No problem — sorry if it’s too much. Small world indeed — if your wife has any inside insight that she cares to share, I’d love to hear it!
Best regards —
She is not a fan of eminent domain, however, Forest City Ratner did develop lots of blighted neighborhoods in NYC and had helped improve those areas for the benefit of all (especially true of the Metrotech building in downtown Brooklyn). While the city benefited by the increase in taxes, building owners in the vicinity also benefited by large jumps in property value created by the new development.
About a third of the area in the vicinity of the proposed Times building was indeed severely blighted by rundown buildings and sex shops. However, other buildings nearby were fine, and some even contained newly renovated student housing that was condemned to make way for the Times building.
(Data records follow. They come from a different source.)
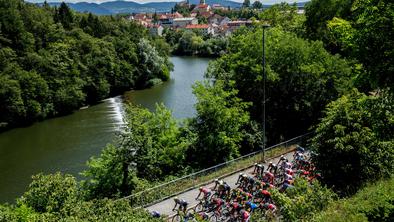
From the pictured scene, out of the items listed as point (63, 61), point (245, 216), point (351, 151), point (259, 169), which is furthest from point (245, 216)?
point (63, 61)

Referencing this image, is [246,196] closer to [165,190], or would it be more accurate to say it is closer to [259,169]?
[259,169]

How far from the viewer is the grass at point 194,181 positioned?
1759cm

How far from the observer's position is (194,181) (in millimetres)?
19203

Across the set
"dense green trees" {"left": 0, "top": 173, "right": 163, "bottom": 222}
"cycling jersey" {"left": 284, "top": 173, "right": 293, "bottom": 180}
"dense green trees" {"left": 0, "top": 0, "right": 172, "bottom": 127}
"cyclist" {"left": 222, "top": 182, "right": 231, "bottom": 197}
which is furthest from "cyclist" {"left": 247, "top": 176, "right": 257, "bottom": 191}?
"dense green trees" {"left": 0, "top": 0, "right": 172, "bottom": 127}

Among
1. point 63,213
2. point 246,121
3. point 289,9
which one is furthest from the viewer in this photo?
point 289,9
So while some property owners who were forced to sell suffered, others saw their property values skyrocket.
The Brooklyn example I cited was particularly stark. These were buildings so run down, and the area so blighted and dangerous with gangs and crime, that the development was a wonderful thing for the minority owned businesses in the immediate area and the adjacent neighborhoods.
So in the Brooklyn example, eminent domain was a boom to the local neighborhood economy and helped lots of minority businesses.
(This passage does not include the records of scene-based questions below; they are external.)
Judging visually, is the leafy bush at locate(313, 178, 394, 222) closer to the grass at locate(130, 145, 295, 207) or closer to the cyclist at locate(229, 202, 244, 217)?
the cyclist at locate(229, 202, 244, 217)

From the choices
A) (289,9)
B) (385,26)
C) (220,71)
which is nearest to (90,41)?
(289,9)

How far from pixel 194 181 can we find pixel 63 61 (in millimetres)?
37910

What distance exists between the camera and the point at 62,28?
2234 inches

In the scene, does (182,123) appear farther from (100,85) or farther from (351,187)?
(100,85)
I think a world class city like New York City deserved a renovated Times Square. So I guess in the case of Times Square redevelopment, eminent domain was also a good thing, in my humble opinion.
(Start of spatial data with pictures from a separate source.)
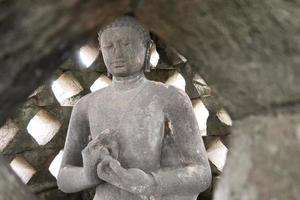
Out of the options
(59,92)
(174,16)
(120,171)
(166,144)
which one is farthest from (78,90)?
(174,16)

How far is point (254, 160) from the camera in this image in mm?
498

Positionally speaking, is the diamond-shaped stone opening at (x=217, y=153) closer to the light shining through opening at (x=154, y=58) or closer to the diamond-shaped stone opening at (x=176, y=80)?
the diamond-shaped stone opening at (x=176, y=80)

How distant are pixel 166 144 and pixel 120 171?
21cm

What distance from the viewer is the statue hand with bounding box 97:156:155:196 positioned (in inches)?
49.5

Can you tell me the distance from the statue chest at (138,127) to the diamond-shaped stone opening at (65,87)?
2.24 feet

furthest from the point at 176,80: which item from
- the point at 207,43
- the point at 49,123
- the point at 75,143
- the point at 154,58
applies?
the point at 207,43

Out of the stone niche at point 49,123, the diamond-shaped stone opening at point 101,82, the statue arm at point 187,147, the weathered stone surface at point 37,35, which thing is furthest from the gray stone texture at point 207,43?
the diamond-shaped stone opening at point 101,82

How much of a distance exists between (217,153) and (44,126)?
0.76m

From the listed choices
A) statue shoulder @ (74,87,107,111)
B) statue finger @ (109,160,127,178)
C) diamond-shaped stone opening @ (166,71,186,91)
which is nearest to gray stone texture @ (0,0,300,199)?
statue finger @ (109,160,127,178)

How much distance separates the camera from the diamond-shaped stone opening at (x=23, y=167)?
79.0 inches

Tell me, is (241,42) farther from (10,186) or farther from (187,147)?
(187,147)

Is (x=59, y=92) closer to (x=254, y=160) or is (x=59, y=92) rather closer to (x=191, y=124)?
(x=191, y=124)

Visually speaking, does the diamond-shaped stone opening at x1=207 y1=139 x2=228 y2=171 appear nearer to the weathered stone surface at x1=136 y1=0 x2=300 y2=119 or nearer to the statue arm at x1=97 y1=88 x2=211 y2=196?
the statue arm at x1=97 y1=88 x2=211 y2=196

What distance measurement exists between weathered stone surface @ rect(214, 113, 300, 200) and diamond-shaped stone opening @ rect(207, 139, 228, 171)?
1.76 m
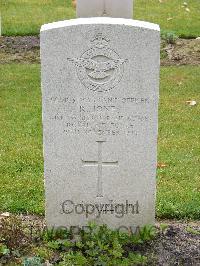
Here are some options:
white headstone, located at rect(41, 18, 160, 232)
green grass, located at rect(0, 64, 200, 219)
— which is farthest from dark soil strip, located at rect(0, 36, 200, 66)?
white headstone, located at rect(41, 18, 160, 232)

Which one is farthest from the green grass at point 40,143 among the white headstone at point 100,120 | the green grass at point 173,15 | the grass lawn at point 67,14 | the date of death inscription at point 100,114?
the green grass at point 173,15

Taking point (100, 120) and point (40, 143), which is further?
point (40, 143)

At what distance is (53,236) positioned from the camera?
5316 millimetres

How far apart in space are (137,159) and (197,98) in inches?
→ 188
The high profile eminent domain cases where one property owner is forced to sell so that one developer and the city benefits by improved tax base, is particularly egregious.
But, what about the New York example? Entire neighborhoods of private citizens benefited by increased property values, economic activity and improved city services due to increases to the city treasury.
Thanks for the inside information! Good stuff.
You absolutely make a fair point about blight affecting property values (although sometimes blight is in the eye of the beholder). In my view, the flip side of that is that businesses (especially small businesses) are less likely to invest in a community that has a proven record of disrespect for property rights, because why put time, money and hard work into something that the state can just snatch away on a whim? Long-term, I think that’s fatal to even a large city.
I admittedly take a pretty absolutist stance on stuff like this for fear of the slippery slope. Our mayors here in Pittsburgh have a long, sad history of seizing vital, long-term small businesses and tearing down historic architecture. They end up building a shiny new building and wooing a big retailer, only to see that retailer close shop and abandon the community several years later. The site of a gorgeous old building called the Jenkins Arcade is now a parking lot because one of our past mayors lost the big retailer deal before the shiny new building was even built. Sigh. And those small businesses never come back — they relocate somewhere safer.
On the other hand, we currently have a notorious drug bar in our otherwise beautiful and historic market square, and a strip club right in the middle of a district that the city is trying to revitalize. I find myself very torn in cases like that. :)
It’s the abuses of that tool that make many worry that government has become too big and concerned only with the bottom line. It certainly didn’t help that the supreme court ruled as they did in Kelo. I understand your uneasiness with the issue.
However, eminent domain doesn’t arouse the passions of conservatives nearly as much as abortion does. And on that point, Mr. Giuliani may have just made a fatal mistake when he said recently that the Constitution protects the right of poor women to receive taxpayer funded abortions. Oops. Big mistake.
Best regards to you.
And to you — thanks to you and your wife for a great conversation!